# not so great brew...



## hensl82 (9/10/14)

So a while back I made Aldi apple and blackcurrent cider. Used S09 yeast, nutrient and 400g lactose. Made 10litres. It is not so great as it has a weird sweetness to it. Please tell me...what fail safe recipe have you got that would make a dry (not dust dry) cider that I can drink in 4 weeks. I have nutrients, S04 yeast, lactose and dextrose at my disposal.


----------



## Ross (9/10/14)

90% Apple, 10% pear, NO LACTOSE

Cheers Ross


----------



## Mutaneer (9/10/14)

100% Fresh apple juice (Orange Pippins or some other proper Cider apples if you can get it)
71B Yeast
6 weeks in the bottle

Let your taste buds adapt to the dryness


----------



## BrosysBrews (9/10/14)

hensl82 said:


> So a while back I made Aldi apple and blackcurrent cider.
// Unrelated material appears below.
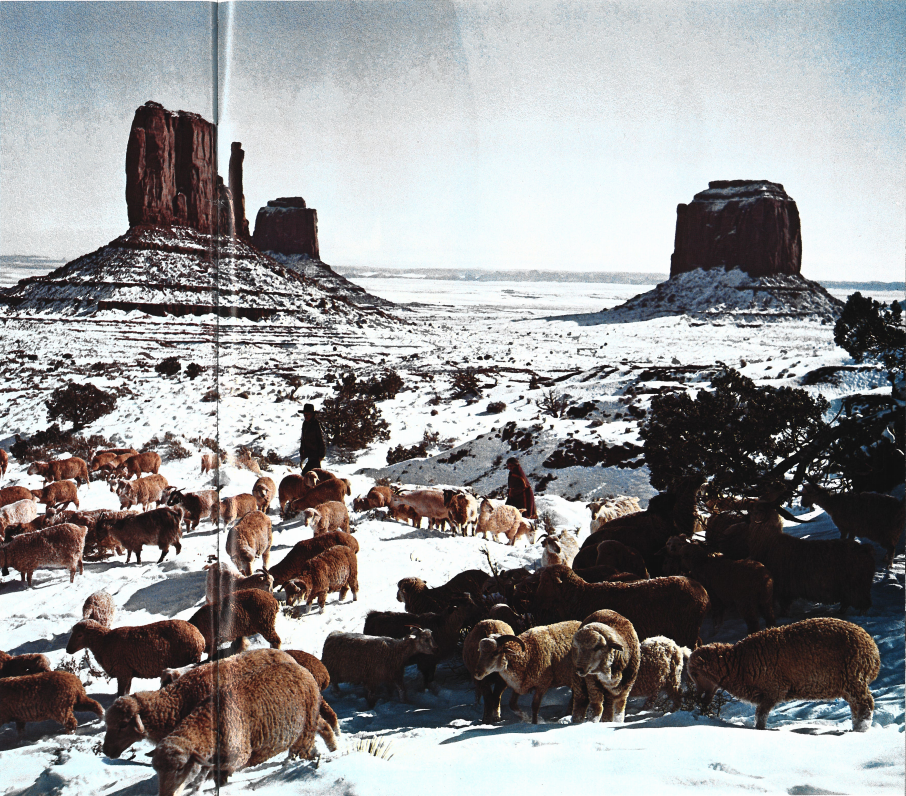 Sheep in Monument Valley by Bob Bradshaw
Used S09 yeast, nutrient and 400g lactose. Made 10litres. It is not so great as it has a weird sweetness to it. Please tell me...what fail safe recipe have you got that would make a dry (not dust dry) cider that I can drink in 4 weeks. I have nutrients, S04 yeast, lactose and dextrose at my disposal.


I use lactose sparingly, I find about 10g/l enough to take the edge off without any weird sweetness. I have been wanting to try but I am not set up to do so to crash chill then filter to .45micron, I was chatting to a wine maker the other day and he was saying thats how he makes one of his semi sweet reds.


----------